A big, wet, deep green connection

Wet and wonderful: Bushland around Shepparton can provide places of solace away from the noise of the world.

It’s been a wet week.

One small three-letter word is enough to describe these past few days.

The earth is full to the brim, like a giant overlapping bucket of water, the trees are dripping, and the bush is again sprinkled with waterholes and streams.

The English response to Australia’s daring cricket victory was wet.

Donald Trump Jr’s cancelling of his anti-cancel culture tour of Australia was wet.

The giant new political canvas being created to give Indigenous Australians a voice in parliament has been muddied by doubt and fear while the paint is still wet.

When our kitchen ceiling sprung a leak, it seemed like winter was intent on telling us something. It only dripped for an hour and then stopped. So, in a perfect metaphor of the global response to climate change, I ignored it because the prospect of tearing half the roof off to find the cause was just too complicated and expensive.

So, I kept on listening to the news and the weather reports.

But if you pay too much attention to the world, things get crowded and noisy even inside your own small house.

Eventually, I braved the rain and went for a walk with Finn in the sodden bush.

The trees, normally cream and rust-coloured, were silvery grey and dark. The sky was low and close. The ground beneath our feet was soft and yielding like a sponge.

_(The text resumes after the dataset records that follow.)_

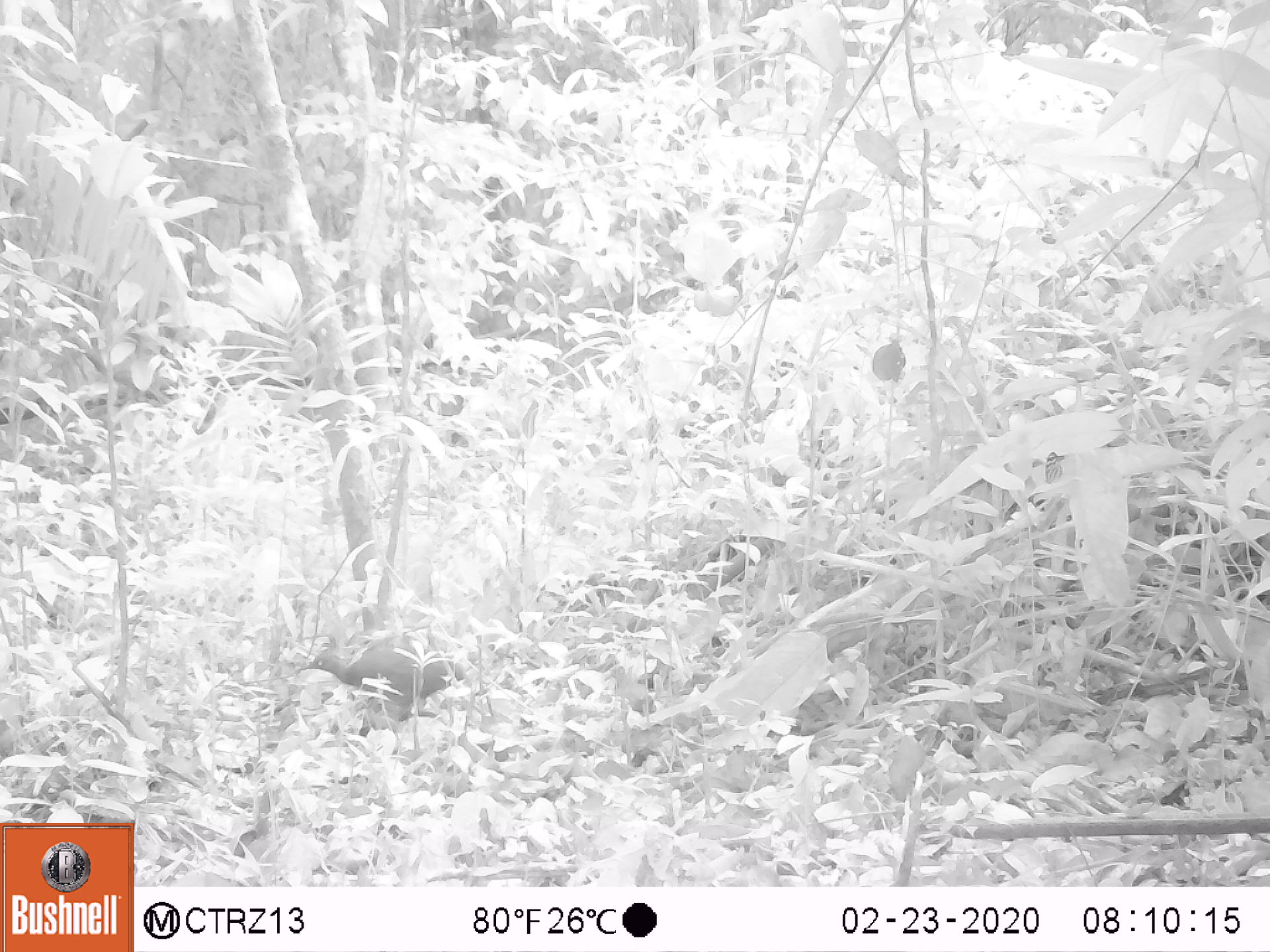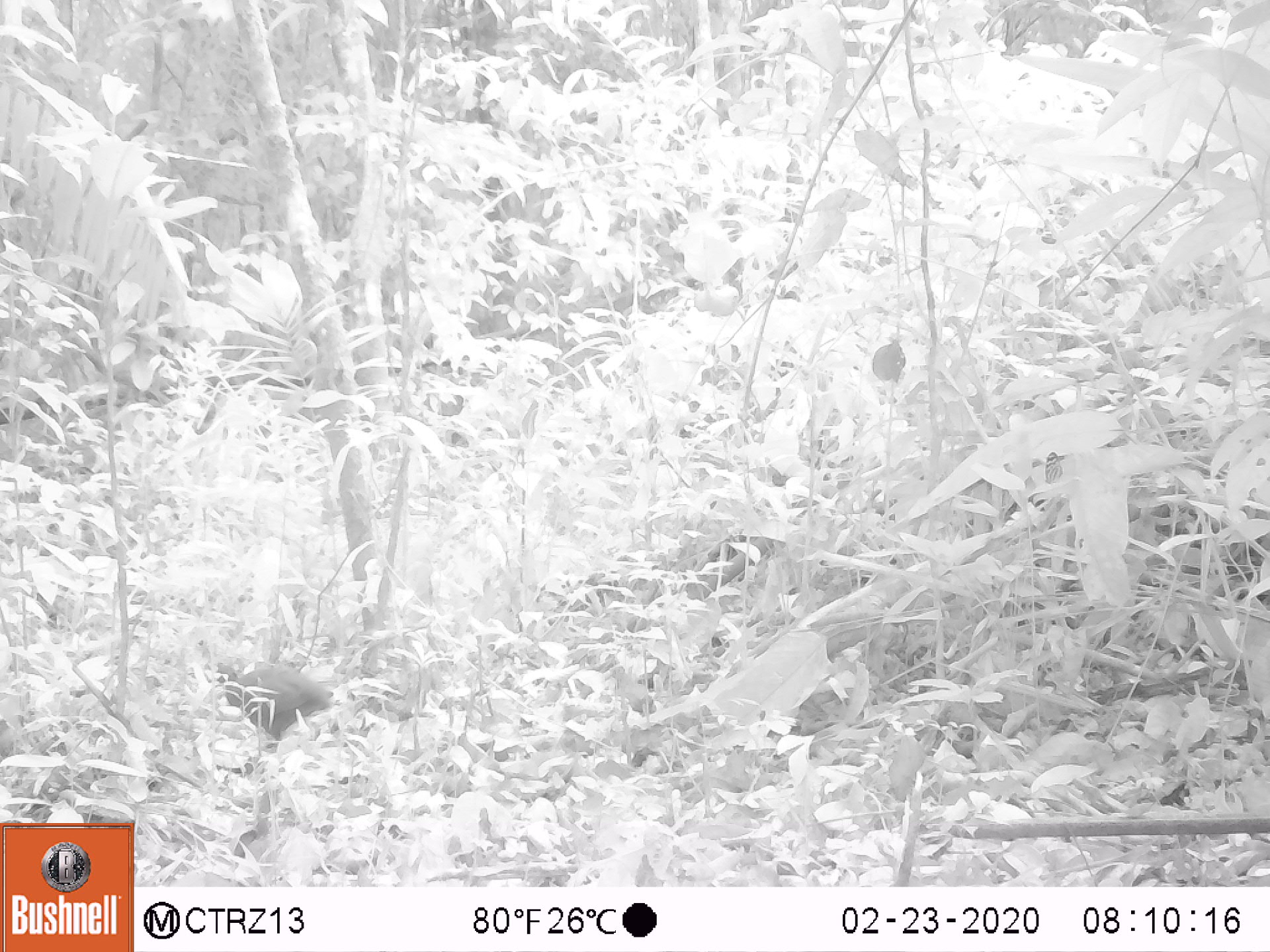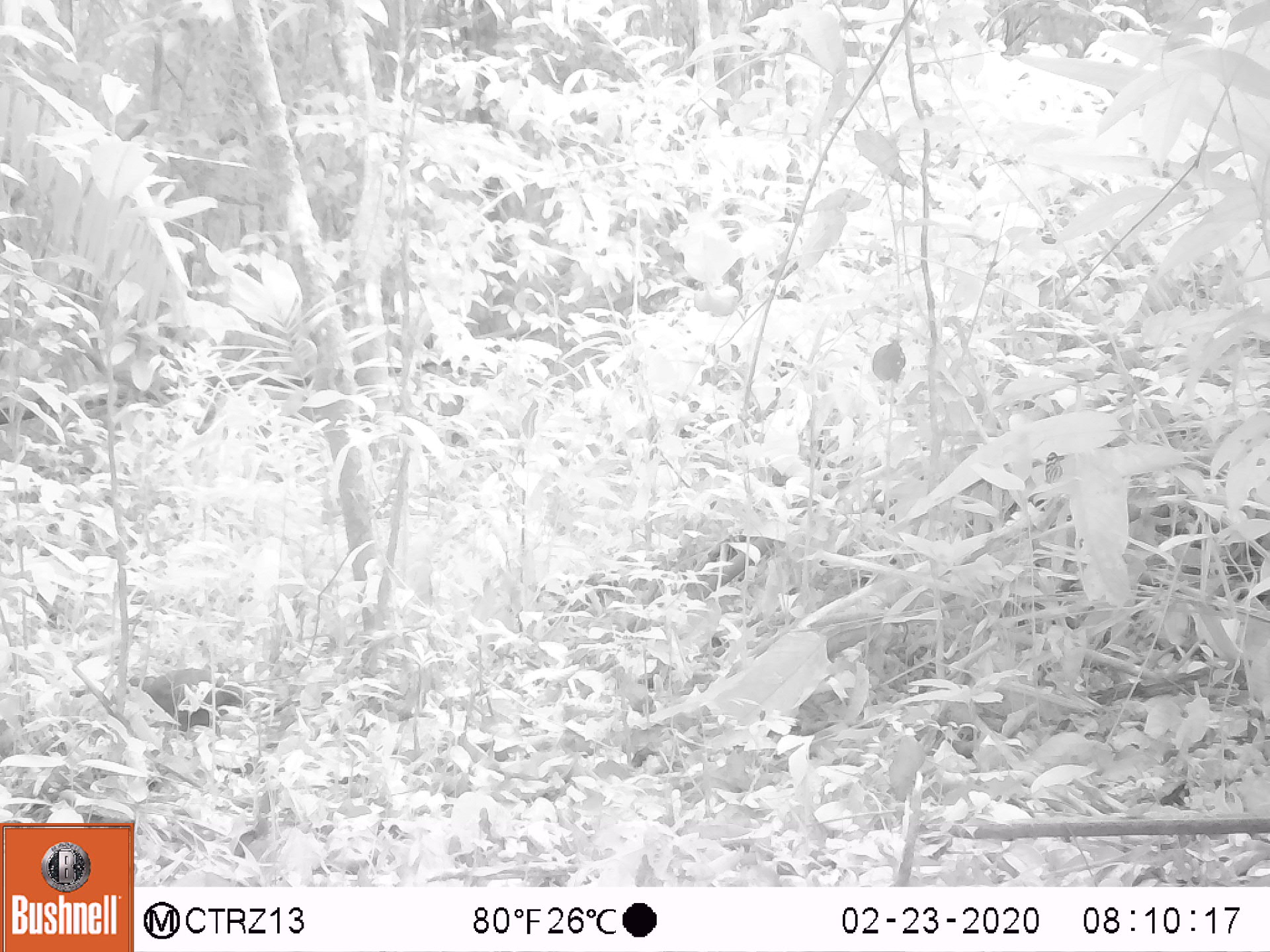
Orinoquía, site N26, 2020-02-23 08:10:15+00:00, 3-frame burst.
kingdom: Animalia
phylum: Chordata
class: Aves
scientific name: Aves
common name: bird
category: unknown bird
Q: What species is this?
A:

It threatened to give way and swallow us as I picked my way across the muddy trenches left by four-wheel drives and motorbikes. Goodness knows how deep they were. Finn raced around, his old bones given new life by the cold air and the damp decay of wood and animal droppings.

Eventually I was forced off the beaten and waterlogged track into virgin territory because the imprint of human activity was just too dangerous and messy to negotiate. The gums towered above me and the ground was a carpet of green, mostly oxalis, but it was a vivid, surreal lemony green. An old fallen tree lay next to me, sinking silently into the soil as emerald moss crept across its dark trunk. I stood still and breathed in this funk of decay and timeless transformation.

Then, out of the stillness, I heard whistling. A chorus of descending whistles travelled through the trees like the soft unfurling of an invisible curtain. I stood and shivered as I listened to the whistling. It was ghostly and unsettling. For a split second I felt the presence of something watching me. It wasn’t threatening; it was a gentle gaze, inviting and ancient.

Afterwards I was told the whistling was probably currawongs calling to each other. To me, the sound was primordial and took me out of the moment.

At the time, standing in the dripping bush, I thought this must be the sort of connection Indigenous peoples across the world feel to the land that has been taken and so irrevocably changed for commercial gain. Nothing much remains of their ancestors’ homes, just as hardly anything remains of my ancestors’ beginnings in the forests and caves of the northlands. What does remain, however, is a feeling of connection to something bigger than us.

Occasionally, in a few special places and moments, the veil is lifted, and we catch a glimpse of the big wheel and our place in it.

These places and moments are only ever found in nature, and we are so lucky here in Shepparton to be surrounded by forests and rivers. Despite its clumsy human footprint, our bushland can still be a sacred place, with doorways to eternity.